Bei heißen temperaturen fühlt sich die Pflanze richtig wohl. Im Juli ist die beste Erntezeit für die Physalisfrüchte.

Die exotische Pflanze hat laubartigen Blätter, die wie kleine herzförmige Lampions aussehen. Diese können bis zu vier bis sieben Zentimeter Durchmesser bekommen, wobei sich in der Mitte die Frucht befindet. Die sogenannte Kapstachelbeere hat ihren Ursprung in Südamerika, wird aber auch außerhalb von Venezuela, Bolivien, Kolumbien, Ecuador oder Peru angebaut.

Die Pflanze freut sich über einen sonnigen Platz und regelmäßig Wasser. Sobald die Früchte gereift sind fallen sie ab und können gegessen werden. Die Früchte sind reich an Vitamin C, B1, Provitamin A und Eisen. Sie reifen nach der Ernte nicht nach. Neben den gelb bis orangefarbenen Früchten sind auch die Blätter sehr nützlich. In Afrika werden Physalisblätter als Pflaster und zur Wundbehandlung verwendet. Portugiesische Seefahrer haben die Pflanze nach Südafrika zum ,,Kap der Guten Hoffnung“ gebracht. Seit diesem Zeitpunkt wurde die Pflanze Kapstachelbeere genannt. Weiters ist die Frucht auch als Physalis oder Judenkirsche, aufgrund der Form des Lampions, bekannt.

 

Besonders im Sommer ist die Frucht ein Blickfang auf dem Teller oder Eis. Geschmacklich ist sie etwas säuerlich aber trotzdem süß. Nicht nur Dekoration von Nachspeisen ist die Physalis sehr geeignet sondern ist sie auch bei Salaten oder Grillfleisch sehr passend.

Habt ihr schon einmal einen sommerlichen Eiaufstrich mit Früchten probiert?

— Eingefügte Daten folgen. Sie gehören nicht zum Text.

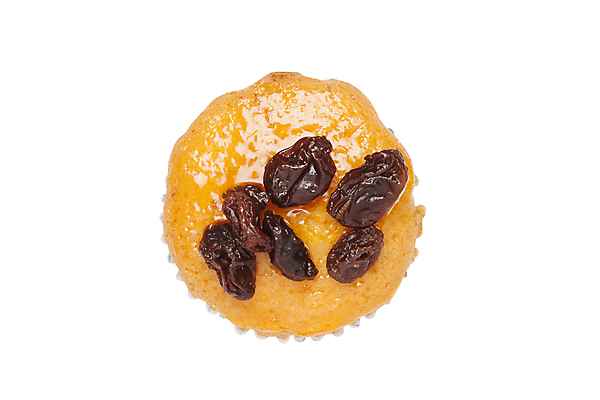 포토 JPG 해외이미지 길 클리핑패스 음식 조각 부분 디저트 건강 사람없음 장식 파티 케이크 식당 카페 빵집 신선 고명 달콤 설탕 컵케이크 굽기 먹기 오브젝트 건포도 고립 무스 페스츄리 맛있는 해외202009 해외포토 빵 모션 포도 이벤트 상점 맛 구이 건과일 파일형식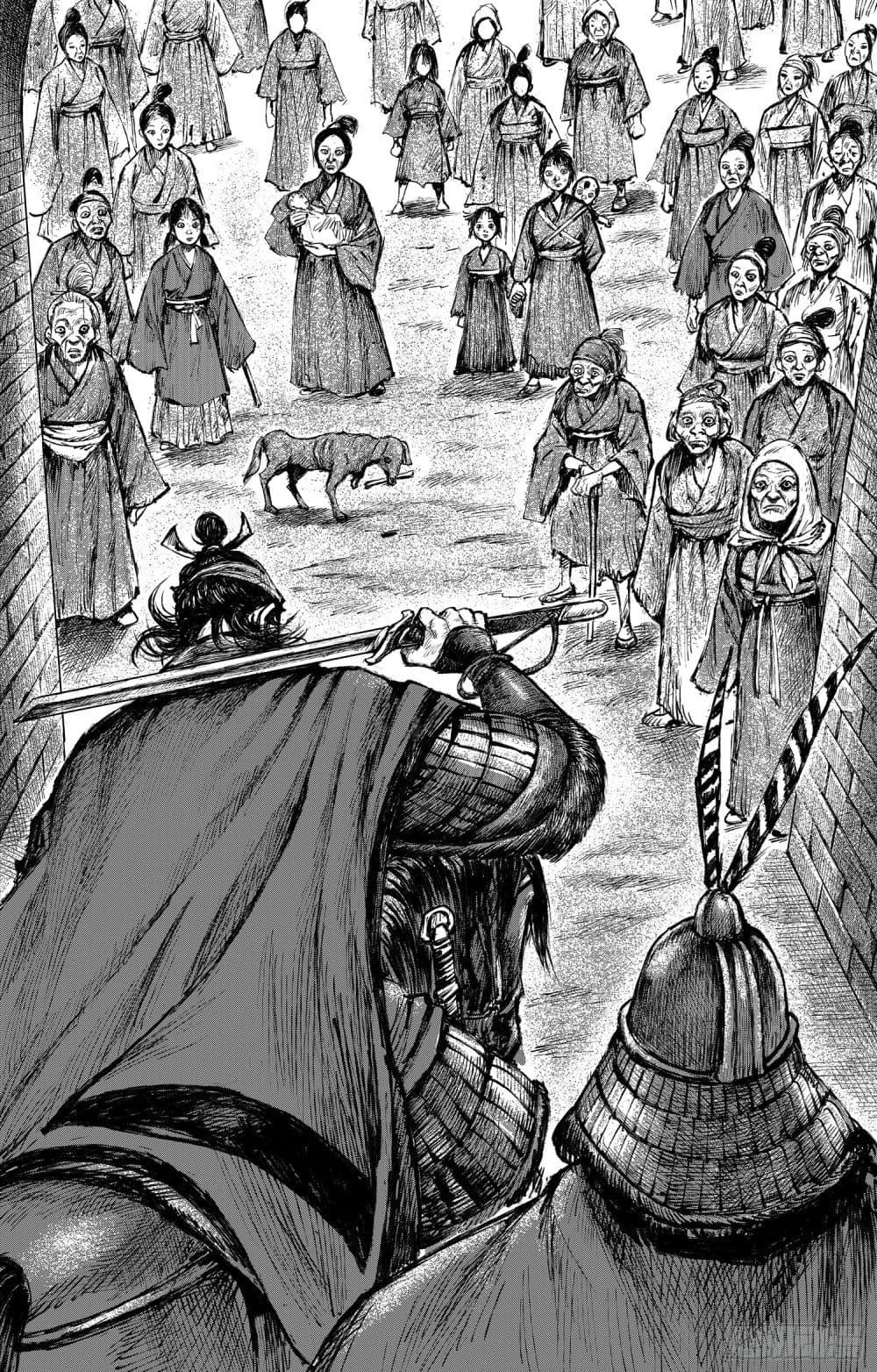 Manga-lc-com อ่านมังงะ อ่านการ์ตูน ออนไลน์ ฟรี Blades of the Guardians ตอนที่ 1 2 3 4 5 6 7 8 9 10 11 12 13 14 ฟรี ไม่มีโฆษณา Manga-lc - อ่าน มังงะ อ่าน การ์ตูน ออนไลน์ อ่านมังงะ ฟรี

Wir haben das Rezept zum Ausprobieren für euch!

 

Zutaten:

4 hartgekochte Eier

3 EL geriebener Parmesan

10 Physalis

¼ Orange in kleine Stücke geschnitten

3 EL Majonäse

1 EL Senf

Eine Prise Salz und Zitronenpfeffer

Etwas Schnittlauch und Petersilie (ca. 2 EL, je nach Belieben)

 

Die Zutaten werden einfach vermengt, nach belieben gewürzt und auf einem frischen Brot serviert. Gutes Gelingen!